Task objective —
List every line of the data below that contains the string "instances". Case matters.

========

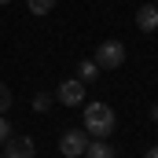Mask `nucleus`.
Returning <instances> with one entry per match:
<instances>
[{"instance_id": "nucleus-9", "label": "nucleus", "mask_w": 158, "mask_h": 158, "mask_svg": "<svg viewBox=\"0 0 158 158\" xmlns=\"http://www.w3.org/2000/svg\"><path fill=\"white\" fill-rule=\"evenodd\" d=\"M26 7H30L33 15H48V11L55 7V0H26Z\"/></svg>"}, {"instance_id": "nucleus-5", "label": "nucleus", "mask_w": 158, "mask_h": 158, "mask_svg": "<svg viewBox=\"0 0 158 158\" xmlns=\"http://www.w3.org/2000/svg\"><path fill=\"white\" fill-rule=\"evenodd\" d=\"M0 158H33V140L30 136H11L4 143V155Z\"/></svg>"}, {"instance_id": "nucleus-8", "label": "nucleus", "mask_w": 158, "mask_h": 158, "mask_svg": "<svg viewBox=\"0 0 158 158\" xmlns=\"http://www.w3.org/2000/svg\"><path fill=\"white\" fill-rule=\"evenodd\" d=\"M96 74H99V66H96V59H81L77 63V77L88 85V81H96Z\"/></svg>"}, {"instance_id": "nucleus-6", "label": "nucleus", "mask_w": 158, "mask_h": 158, "mask_svg": "<svg viewBox=\"0 0 158 158\" xmlns=\"http://www.w3.org/2000/svg\"><path fill=\"white\" fill-rule=\"evenodd\" d=\"M136 26H140L143 33H155V30H158V4H143V7H136Z\"/></svg>"}, {"instance_id": "nucleus-2", "label": "nucleus", "mask_w": 158, "mask_h": 158, "mask_svg": "<svg viewBox=\"0 0 158 158\" xmlns=\"http://www.w3.org/2000/svg\"><path fill=\"white\" fill-rule=\"evenodd\" d=\"M96 66L99 70H118V66H125V44L121 40H103L96 48Z\"/></svg>"}, {"instance_id": "nucleus-15", "label": "nucleus", "mask_w": 158, "mask_h": 158, "mask_svg": "<svg viewBox=\"0 0 158 158\" xmlns=\"http://www.w3.org/2000/svg\"><path fill=\"white\" fill-rule=\"evenodd\" d=\"M0 4H11V0H0Z\"/></svg>"}, {"instance_id": "nucleus-10", "label": "nucleus", "mask_w": 158, "mask_h": 158, "mask_svg": "<svg viewBox=\"0 0 158 158\" xmlns=\"http://www.w3.org/2000/svg\"><path fill=\"white\" fill-rule=\"evenodd\" d=\"M52 103H55V96H48V92H37V96H33V110H37V114H44Z\"/></svg>"}, {"instance_id": "nucleus-12", "label": "nucleus", "mask_w": 158, "mask_h": 158, "mask_svg": "<svg viewBox=\"0 0 158 158\" xmlns=\"http://www.w3.org/2000/svg\"><path fill=\"white\" fill-rule=\"evenodd\" d=\"M11 107V92H7V85H0V114Z\"/></svg>"}, {"instance_id": "nucleus-14", "label": "nucleus", "mask_w": 158, "mask_h": 158, "mask_svg": "<svg viewBox=\"0 0 158 158\" xmlns=\"http://www.w3.org/2000/svg\"><path fill=\"white\" fill-rule=\"evenodd\" d=\"M151 118H155V121H158V103H155V107H151Z\"/></svg>"}, {"instance_id": "nucleus-1", "label": "nucleus", "mask_w": 158, "mask_h": 158, "mask_svg": "<svg viewBox=\"0 0 158 158\" xmlns=\"http://www.w3.org/2000/svg\"><path fill=\"white\" fill-rule=\"evenodd\" d=\"M85 132L92 140H107L114 132V110L107 103H85Z\"/></svg>"}, {"instance_id": "nucleus-7", "label": "nucleus", "mask_w": 158, "mask_h": 158, "mask_svg": "<svg viewBox=\"0 0 158 158\" xmlns=\"http://www.w3.org/2000/svg\"><path fill=\"white\" fill-rule=\"evenodd\" d=\"M85 158H114V147H110L107 140H88V147H85Z\"/></svg>"}, {"instance_id": "nucleus-13", "label": "nucleus", "mask_w": 158, "mask_h": 158, "mask_svg": "<svg viewBox=\"0 0 158 158\" xmlns=\"http://www.w3.org/2000/svg\"><path fill=\"white\" fill-rule=\"evenodd\" d=\"M143 158H158V147H151V151H147V155H143Z\"/></svg>"}, {"instance_id": "nucleus-3", "label": "nucleus", "mask_w": 158, "mask_h": 158, "mask_svg": "<svg viewBox=\"0 0 158 158\" xmlns=\"http://www.w3.org/2000/svg\"><path fill=\"white\" fill-rule=\"evenodd\" d=\"M55 99L66 103V107H81V103H85V81L81 77H66L59 88H55Z\"/></svg>"}, {"instance_id": "nucleus-11", "label": "nucleus", "mask_w": 158, "mask_h": 158, "mask_svg": "<svg viewBox=\"0 0 158 158\" xmlns=\"http://www.w3.org/2000/svg\"><path fill=\"white\" fill-rule=\"evenodd\" d=\"M7 140H11V121L0 114V143H7Z\"/></svg>"}, {"instance_id": "nucleus-4", "label": "nucleus", "mask_w": 158, "mask_h": 158, "mask_svg": "<svg viewBox=\"0 0 158 158\" xmlns=\"http://www.w3.org/2000/svg\"><path fill=\"white\" fill-rule=\"evenodd\" d=\"M85 147H88V132H85V129H70V132H63V140H59V151L66 158H85Z\"/></svg>"}]
</instances>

========

Answer to this exercise —
Returning <instances> with one entry per match:
<instances>
</instances>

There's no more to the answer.